Given records =
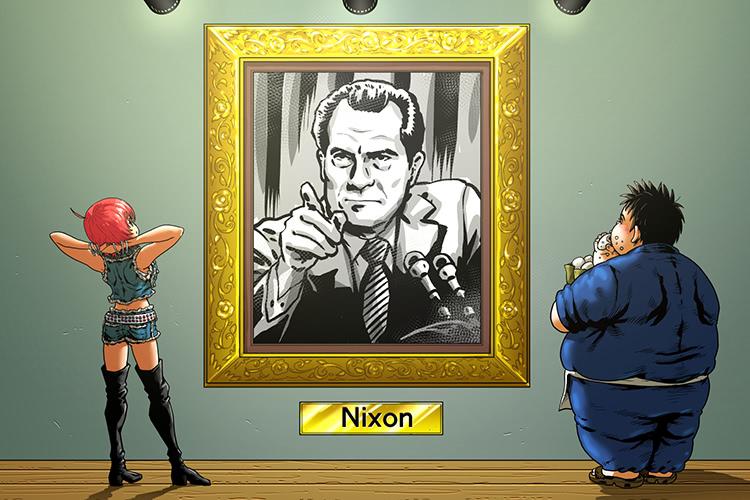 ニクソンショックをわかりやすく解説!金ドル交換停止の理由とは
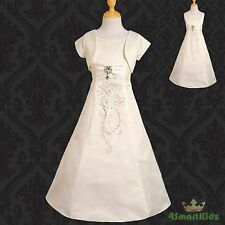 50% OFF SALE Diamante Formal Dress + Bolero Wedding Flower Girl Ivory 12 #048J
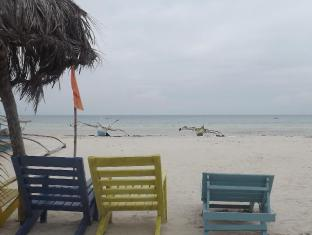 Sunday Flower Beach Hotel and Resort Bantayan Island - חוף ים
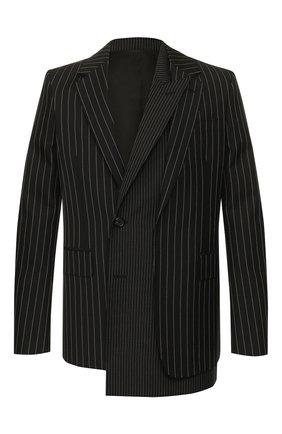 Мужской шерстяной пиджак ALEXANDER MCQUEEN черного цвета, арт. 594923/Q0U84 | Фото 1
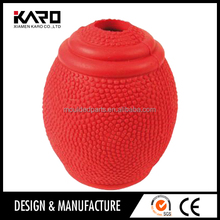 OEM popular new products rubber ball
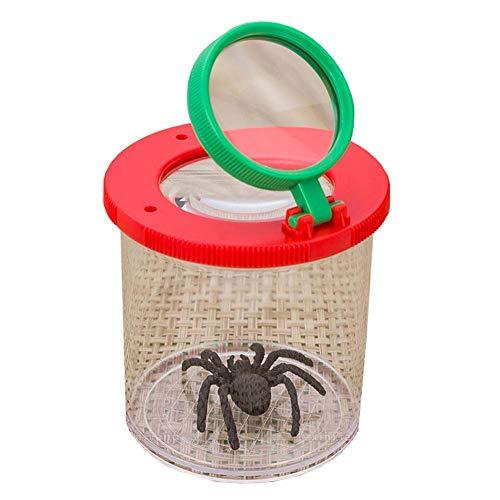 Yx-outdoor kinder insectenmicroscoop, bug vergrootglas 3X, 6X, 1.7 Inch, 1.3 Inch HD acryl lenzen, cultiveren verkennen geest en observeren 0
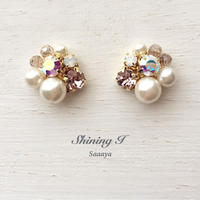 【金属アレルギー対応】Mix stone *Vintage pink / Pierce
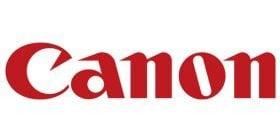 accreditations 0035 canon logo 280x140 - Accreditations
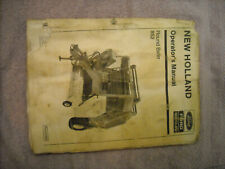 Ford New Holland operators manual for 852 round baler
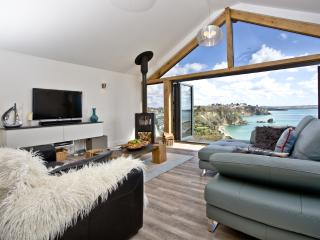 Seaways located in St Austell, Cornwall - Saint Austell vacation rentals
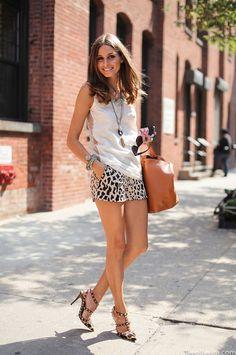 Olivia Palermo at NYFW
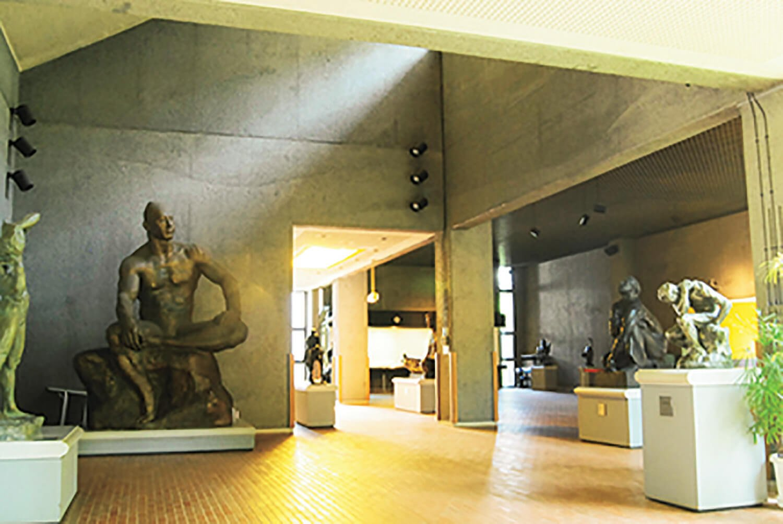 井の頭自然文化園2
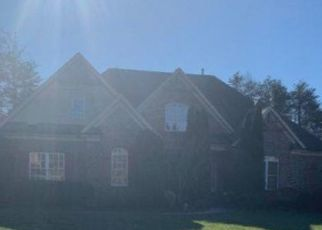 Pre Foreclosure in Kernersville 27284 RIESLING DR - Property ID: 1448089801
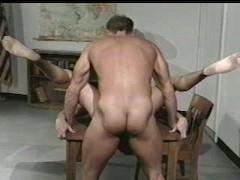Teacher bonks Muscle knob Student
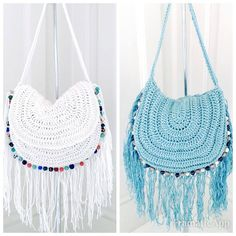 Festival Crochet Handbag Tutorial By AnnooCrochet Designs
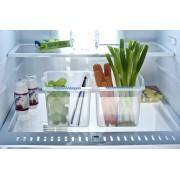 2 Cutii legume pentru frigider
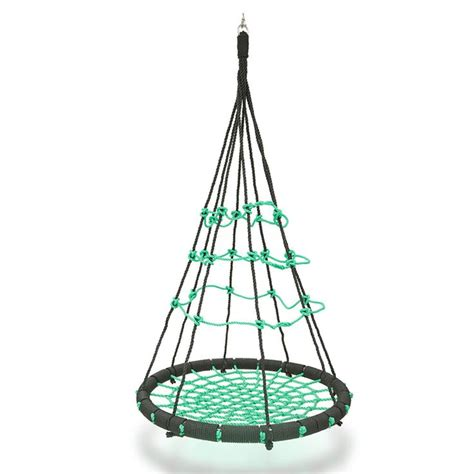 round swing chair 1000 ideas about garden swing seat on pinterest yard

Your task = Please transcribe exactly the line containing "Sunday Flower Beach" and every later line through the end of the records above, omitting pictures.

Answer to the exercise =
 Sunday Flower Beach Hotel and Resort Bantayan Island - חוף ים
 Мужской шерстяной пиджак ALEXANDER MCQUEEN черного цвета, арт. 594923/Q0U84 | Фото 1
 OEM popular new products rubber ball
 Yx-outdoor kinder insectenmicroscoop, bug vergrootglas 3X, 6X, 1.7 Inch, 1.3 Inch HD acryl lenzen, cultiveren verkennen geest en observeren 0
 【金属アレルギー対応】Mix stone *Vintage pink / Pierce
 accreditations 0035 canon logo 280x140 - Accreditations
 Ford New Holland operators manual for 852 round baler
 Seaways located in St Austell, Cornwall - Saint Austell vacation rentals
 Olivia Palermo at NYFW
 井の頭自然文化園2
 Pre Foreclosure in Kernersville 27284 RIESLING DR - Property ID: 1448089801
Teacher bonks Muscle knob Student
 Festival Crochet Handbag Tutorial By AnnooCrochet Designs
 2 Cutii legume pentru frigider
 round swing chair 1000 ideas about garden swing seat on pinterest yard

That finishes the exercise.